Text excerpt>
Begin

On Corporate Blogging, PR, and The Slow Demise Of Passion
What seems like a lifetime ago, I was a game journalist. I was one of the few who enjoyed the luxury of zooming around the globe to play the latest games, chatting casually over drinks with the industry’s key players, and getting a chance to make an impact on the way that the gaming industry moved forward. I consider myself lucky for having said opportunity, and I’ve done my best since to help others break in.
“Breaking in” is a topic of conversation that has been coming up a lot in my daily readings as of late. Twitter, in particular, has been abuzz with talks of what to do—a recent back-and-forth between Destructoid and the One Up’s Dale North and former Shacknews writer Aaron Linde jumps to mind.
It’s not an untouched subject by any means—it seems there’s a wave of posts and talk in the blogosphere about breaking into the game industry on a yearly basis—but for many reasons, the topic of breaking in always seems to drive a bit of traffic, even though the advice is almost always the same: don’t think about the money, enjoy the exposure, do it because you love it, and so on and so forth.

What I find most interesting about these discussions, though, is that the topic rarely turns to the subject of what comes after one has made it as a journalist. Unfortunately, in that profession, the money isn’t great. A few key figures make enough to survive on from just their main gig, but the rest of us usually float around on a contract or freelancer basis in an attempt to earn end’s meat.
For many of these people, game journalism is a passion that is worth fighting for. But for some, that passion ultimately dies due to simple numbers. If you don’t earn enough to survive, how long can you really chase the dream before reality catches up to you? Perhaps I’m a defeatist, but I ultimately opted to jump ship once I saw the chance. Many writers do this out of necessity. Some begin to write for more general tech outlets or rags. Some change subjects altogether. Some even begin to write books.
One of the more interesting but lesser-mentioned career changes for games journalists, though, is to jump to the opposite team and enter public relations. Given that we as journalists spend so much time dealing with the industry’s PR people, we get to know the PR side of the business quite intimately, and we develop a Rolodex of PR people and firms. When I ended my time with Ars, the most valuable contacts that I walked away with were not the industry’s lead designers, programmers, artists, and creative folk: they were the PR and marketing reps who I’d talked with, drank with, and worked with.
And so, with that in mind, I entered the PR side of the gaming industry. To me, it seemed the perfect transition from a job that never truly seemed “real” and “legitimate” into a profession that would hopefully provide a stable future. Sadly, I soon came to realize the old cliché remains true: the grass isn’t greener on the other side.
Initially, my move from journalism into the industry wasn’t a PR one. I took a job as a game designer at a large company in Toronto: one of the few that actually develops games. While my initial intent was to develop Flash games for the company’s marquee brand, I was thrown on a different project that falls much more in line with the type of gaming I’ve enjoyed over the past few years. NDA-clad and high-profile, the project continues to roll on. It’s an impressive beast that I was happy to spend some 10 months on, but alas, that’s a different story for a different day.
With my work on the project winding down, I needed to take on a new task if I was hoping to stay gainfully employed. I ultimately decided to return to what I knew best: using my voice to talk to the people. As a journalist, your main goal is to communicate your message to an audience concisely and effectively, and that’s also one of the main goals of any PR person. That’s why most extroverted journalists can take to PR rather easily.

End

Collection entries
Begin

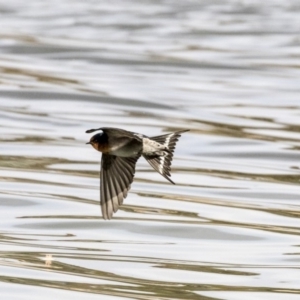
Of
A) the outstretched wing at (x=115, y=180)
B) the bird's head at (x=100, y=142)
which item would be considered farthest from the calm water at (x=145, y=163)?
the bird's head at (x=100, y=142)

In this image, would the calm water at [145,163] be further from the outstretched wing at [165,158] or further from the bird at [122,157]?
the outstretched wing at [165,158]

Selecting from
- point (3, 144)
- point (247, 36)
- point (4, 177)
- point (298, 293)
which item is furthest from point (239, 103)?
point (298, 293)

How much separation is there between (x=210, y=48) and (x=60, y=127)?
5719 mm

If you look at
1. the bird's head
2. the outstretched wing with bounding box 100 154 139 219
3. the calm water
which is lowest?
the calm water

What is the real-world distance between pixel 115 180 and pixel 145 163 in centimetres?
357

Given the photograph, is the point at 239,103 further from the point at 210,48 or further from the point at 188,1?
the point at 188,1

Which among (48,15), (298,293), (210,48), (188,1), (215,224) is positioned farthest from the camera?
(188,1)

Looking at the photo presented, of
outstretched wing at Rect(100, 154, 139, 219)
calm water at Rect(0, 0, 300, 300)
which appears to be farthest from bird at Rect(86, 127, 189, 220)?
calm water at Rect(0, 0, 300, 300)

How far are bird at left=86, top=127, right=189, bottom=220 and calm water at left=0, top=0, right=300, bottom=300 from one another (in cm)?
41

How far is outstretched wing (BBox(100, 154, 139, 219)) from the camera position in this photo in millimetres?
5582

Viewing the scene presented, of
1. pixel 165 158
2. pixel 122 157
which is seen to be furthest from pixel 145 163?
pixel 165 158

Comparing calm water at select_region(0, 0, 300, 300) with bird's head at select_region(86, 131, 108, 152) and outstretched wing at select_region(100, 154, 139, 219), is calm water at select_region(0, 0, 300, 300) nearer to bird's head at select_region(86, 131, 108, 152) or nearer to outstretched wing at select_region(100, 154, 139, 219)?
outstretched wing at select_region(100, 154, 139, 219)

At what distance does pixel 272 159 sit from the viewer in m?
9.36

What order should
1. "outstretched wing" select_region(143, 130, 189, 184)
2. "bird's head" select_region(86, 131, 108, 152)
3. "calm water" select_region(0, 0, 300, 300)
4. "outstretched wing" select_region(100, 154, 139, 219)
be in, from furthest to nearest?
"calm water" select_region(0, 0, 300, 300)
"outstretched wing" select_region(100, 154, 139, 219)
"outstretched wing" select_region(143, 130, 189, 184)
"bird's head" select_region(86, 131, 108, 152)
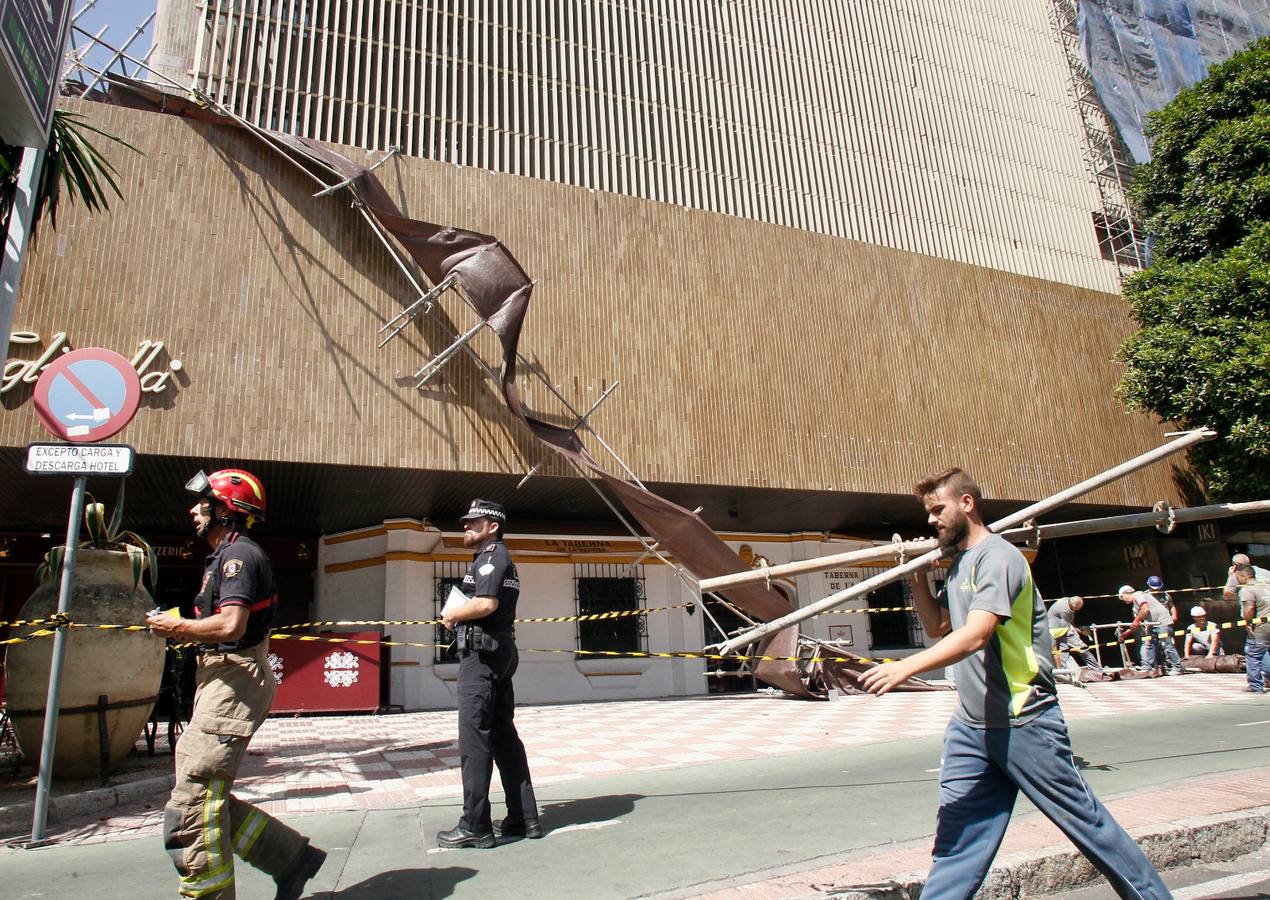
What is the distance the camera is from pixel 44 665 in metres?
5.52

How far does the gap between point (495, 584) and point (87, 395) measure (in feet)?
10.0

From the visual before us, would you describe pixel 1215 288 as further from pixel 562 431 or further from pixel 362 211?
pixel 362 211

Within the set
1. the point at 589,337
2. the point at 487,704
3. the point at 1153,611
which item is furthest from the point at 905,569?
the point at 1153,611

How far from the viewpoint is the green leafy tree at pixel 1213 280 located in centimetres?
1507

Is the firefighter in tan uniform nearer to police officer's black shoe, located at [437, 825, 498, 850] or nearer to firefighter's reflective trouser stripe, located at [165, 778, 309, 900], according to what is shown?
firefighter's reflective trouser stripe, located at [165, 778, 309, 900]

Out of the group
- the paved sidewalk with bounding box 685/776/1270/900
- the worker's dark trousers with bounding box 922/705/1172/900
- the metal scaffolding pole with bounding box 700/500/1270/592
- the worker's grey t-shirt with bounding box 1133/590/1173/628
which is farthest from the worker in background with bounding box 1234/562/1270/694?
the worker's dark trousers with bounding box 922/705/1172/900

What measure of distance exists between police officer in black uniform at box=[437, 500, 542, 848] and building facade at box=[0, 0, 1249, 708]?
6855mm

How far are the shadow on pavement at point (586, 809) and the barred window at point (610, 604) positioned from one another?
9.27 meters

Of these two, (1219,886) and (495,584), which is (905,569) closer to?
(1219,886)

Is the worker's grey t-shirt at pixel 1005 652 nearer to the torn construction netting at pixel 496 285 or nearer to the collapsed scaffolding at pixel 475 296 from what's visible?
the collapsed scaffolding at pixel 475 296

End

Written problem 1> Rewrite the collection entries from the row containing "How far are the" through the last row, changing "pavement" to "sidewalk" and leaving everything else as it is.
Written problem 2> Write the next part of the essay on leaving game journalism for public relations, picking up right after its final sentence.

Response 1>
How far are the shadow on sidewalk at point (586, 809) and the barred window at point (610, 604) positioned from one another?
9.27 meters

Of these two, (1219,886) and (495,584), which is (905,569) closer to?
(1219,886)

Is the worker's grey t-shirt at pixel 1005 652 nearer to the torn construction netting at pixel 496 285 or nearer to the collapsed scaffolding at pixel 475 296 from what's visible?
the collapsed scaffolding at pixel 475 296

Response 2>
Figuring that I could make the jump easily, I began working as my company’s main “mouthpiece” to the consumer. I was given the mandate to helm both the company’s main brand-based blog—a position I thought I’d have no problem filling—and the game’s in-game newspaper, as well as both creating and subsequently managing the brand’s presence in social media (read: Twitter and Facebook).
Having a wealth of experience working with the blogging medium, doing the social networking thing, and having spent hundreds upon hundreds of hours dissecting how other companies use in-game communications to convey information to players in an MMO setting, I thought that my new position would be a cakewalk. How happy I was to jump back into the fray as a blogger!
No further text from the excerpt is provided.